- [Cuplikan Dokumen]:
↓
Senin, 18 Juni 2018

Buang Maafmu


             Bulan syawal masih belum berlalu, bahkan hari ini belum genap seminggu dari raya Idul Fitri 1 Syawal 1439 H. Nuansa lebaran dan saling bermaafan yang kental di negeri ini pun masih sangat terasa, tetapi Idul Fitri yang berarti kembali suci itu seperti sudah tertimbun kesuciannya. Padahal beberapa hari lalu, budaya baik yang dibuat pada saat hari raya itu kita hatur-haturkan ke banyak orang, berharap dosa kesalahan dan khilaf kita di antara sesama bisa terhapuskan. Sekarang, ada apa dengan kita yang kemarin katanya baru kembali suci?
            Banyak orang tak paham dengan hakikat bermaafan, seringkali orang meminta maaf hanya untuk mengikuti budaya dan karena “mumpung momennya”. Budaya maaf yang dibuat pada hari raya Idul Fitri tentu termasuk hal baik dan tidak termasuk hal yang salah, yang salah dan bermasalah adalah manusia, bukan budaya dan momen bermaaf-maafannya. Jika dicermati lebih jauh, maaf dapat menghapuskan dosa yang telah kita lakukan, dosa yang menyebabkan kita bisa terjerumus ke dalam api neraka. Sangat dalam sekali bukan, manfaat maaf ini?
             Tetapi kebanyakan orang, di saat hari raya Idul Fitri ini tiba, jutaan kalimat permintaan maaf mereka lontarkan dan sodor-sodorkan hanya untuk meramaikan momen dan justru lupa niat dan hakikat minta maaf sesungguhnya. Parahnya, ada yang menyelingi minta maaf dengan lelucon. Minta maaf kini hanya dianggap kebiasaan dan lelucon. Ada yang menghina dan menyakiti sesamanya dengan sengaja, lalu meminta maaf. Mereka mengulangi hal tersebut selama Idul Fitri dan beranggapan bahwa hari raya Idul Fitri adalah kesempatan yang aman dari dosa karena mereka menganggap itu momen sebagai hari minta maaf. Selepas Idul Fitri, bahkan banyak yang merasa bebas berbuat dosa lagi dan lupa hakikat kembali suci. Mereka seakan lupa hakikat maaf yang baru saja mereka ucapkan.
↑
- [Data yang Dikaji]:
↓
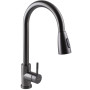 Змішувач для кухні Globus Lux ALPEN SBT1-2031-GP Змішувач для кухні Globus Lux ALPEN SBT1-2031-GP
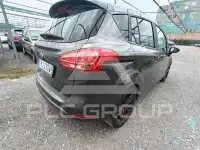 2017 Ford B-Max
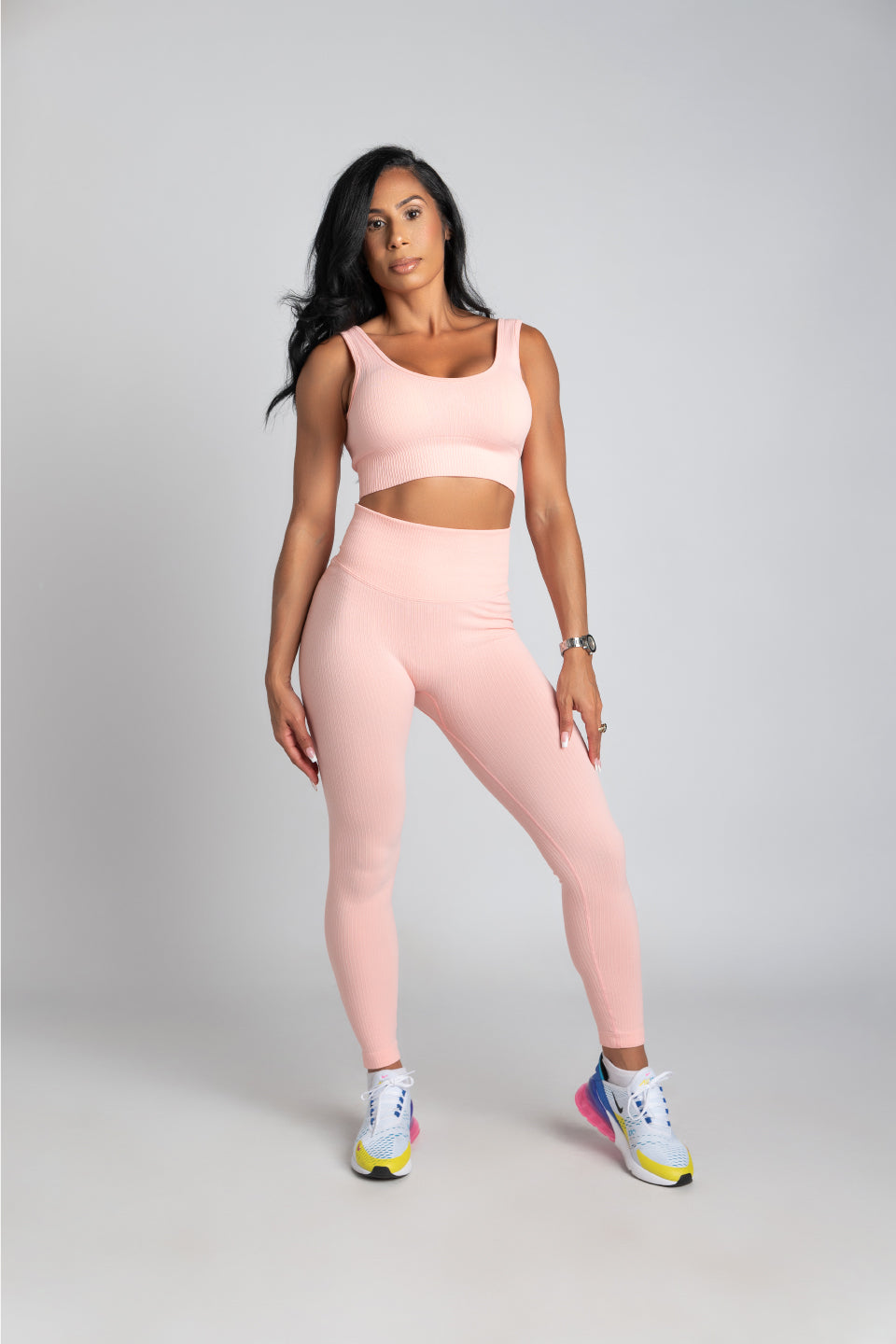 Sweet as a Peach Set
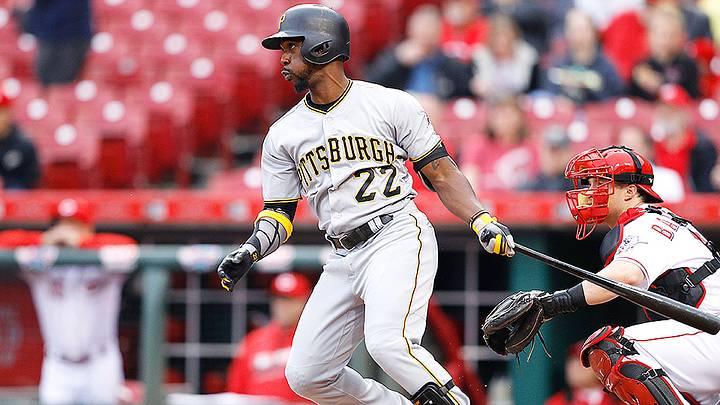 Daily fantasy baseball: Start Ortiz, McCutchen in DraftKings, Fanduel Daily fantasy baseball: Start Ortiz, McCutchen in DraftKings, Fanduel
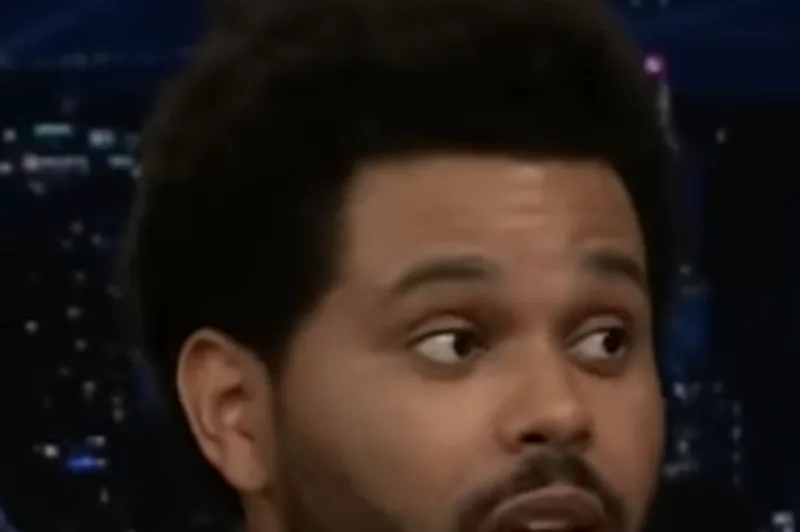 The Weeknd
↑
- [Tugas Kamu]: Sambung tulisan tentang hakikat bermaafan saat Idul Fitri, mulai dari kalimat sesudah kalimat terakhirnya.

- [Jawabannya]:
            Islam mengajarkan kita bahwa hidup harus mempunyai hubungan yang baik kepada Allah dan manusia. Kita sangat dihimbau untuk segera bertaubat dan meminta maaf jika mempunyai salah, tidak menunggu suatu budaya yang dibuat sebagai momen untuk bermaaf-maafan. Hal ini disebabkan karena kita tidak tahu sampai kapan kita hidup, maka jika bersalah seharusnya kita tidak tenang dan berdiam diri. Istri yang mempunyai salah dengan suaminya sehingga suaminya murka, sedangkan dia tidak menyapa atau meminta maaf pada suami dan langsung tidur saja, bisa dimurkai Allah dalam tidurnya. Itu mencerminkan bahwa kita sebagai manusia, harus sesegera mungkin memperbaiki kesalahan. Jika umur diketahui batasnya, mungkin bisa dengan seenaknya kita melakukan dosa dan meminta maaf secara berulang-ulang. Tetapi sudah jelas bahwa kita tak tahu batas umur kita, kenapa masih memain-mainkan dosa dan kata maaf?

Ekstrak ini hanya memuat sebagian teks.